Hari belum cukup panas. Mentari masih malu-malu. Mengintip dari balik jendela sebuah gedung pendidikan. Saat kami tengah asyik berbincang dengan istri sembari menikmati santapan pagi lengkap dengan kopi hangatnya, seorang ibu paruh baya beranak tergopoh, lalu melontarkan kalimat mengejutkan, “Saya jenuh, Pak!”
Wanita ini, lalu melanjutkan kisahnya. Suaminya, saat sehat, bertindak sewenang-wenang. Jarang menafkahi, berlaku kasar, dan sudah lama tidak mencukupi kebutuhan biologisnya. Kemudian Allah Ta’ala menaqdirkan suaminya itu menderita sakit. Parah. Harus dipasang alat bantu di organ dalam tubuhnya.
Dalam masa kritis itu, “Saya sudah melakukan semuanya. Saya persembahkan seluruh hidup hingga hampir mati atau gila, untuk dia, Pak!” ungkap si wanita. Penuh emosi.
Kini, sang suami berangsur pulih. Tabiatnya itu, rupanya tidak sembuh total. Sang suami kembali kambuh. Akhlak buruknya berlanjut. Tidak kapok.
“Saya jenuh, Pak. Sangat jenuh. Apalagi,” hentinya menghela nafas, “ada laki-laki lain yang baik kepada saya. Beberapa kali komunikasi. Berpendidikan.”
Di akhir curahan hatinya, wanita yang mengaku nafsu makan ini bertanya, “Apa yang harus saya lakukan atas persoalan ini?”
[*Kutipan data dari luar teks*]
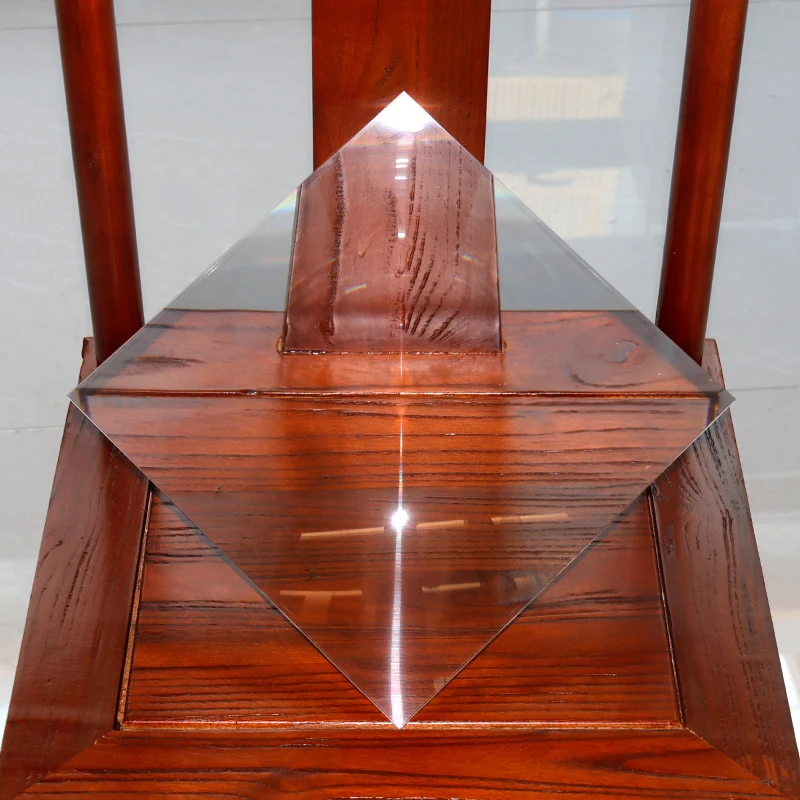 200x200mmF200mm fresnel len Field fires Stage lighting 3X magnification Spotlight Customizable Optical experiment
200x200mmF200mm fresnel len Field fires Stage lighting 3X magnification Spotlight Customizable Optical experiment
Jenuh itu manusiawi. Bosan itu hal yang biasa dalam kehidupan, terlebih rumah tangga. Akan menjadi persoalan pelik saat jenuh tidak diobati hingga bertumpuk-tumpuk dan kelak menghancurkan. Akan menjadi lebih rumit lagi jika sebab jenuh adalah perilaku tak berkenan dari pasangan, lalu dia menemukan tambatan hati yang lain.
Perbaikilah komitmen. Niat dalam menikah. Adakah Anda ingat bahwa menikah itu perjanjian yang agung? Lupakah Anda bahwa ‘Arsy Allah Ta’ala bergetar saat ijab qabul terucap? Tidakkah Anda pahami, setan akan senantiasa menggoda siapa pun yang telah menikah agar menempuh jalan perceraian nan menyesakkan dada?
Niatkan karena Allah Ta’ala. Selesailah semua persoalan. Meski tak mudah, inilah kunci utama untuk mengatasi jenuh dalam berumah tangga. Dalam kasus ini, sang istri harus paham betul, “Jika ikhlas, balasan dari Allah Ta’ala mustahil meleset. Janji-Nya pasti. Jika tak di dunia, insya Allah ditabung untuk arungi kehidupan pelik setelah kematian.”
Setelah luruskan niat, bicarakan. Agendakan pengajian untuk diri sendiri dan kajian keluarga. Satu pekan sekali untuk keilmuan, dan ritual membaca al-Qur’an di rumah saban hari, sesuai waktu yang disepakati.
Selebihnya, hal teknis hanya pelengkap. Bukan yang utama. Jangan lupa untuk senantiasa memohon pertolongan kepada Allah Ta’ala. Hanya Dia yang mampu menolong Anda agar menjadi hamba yang baik dengan berlaku mulia kepada pasangan halal Anda.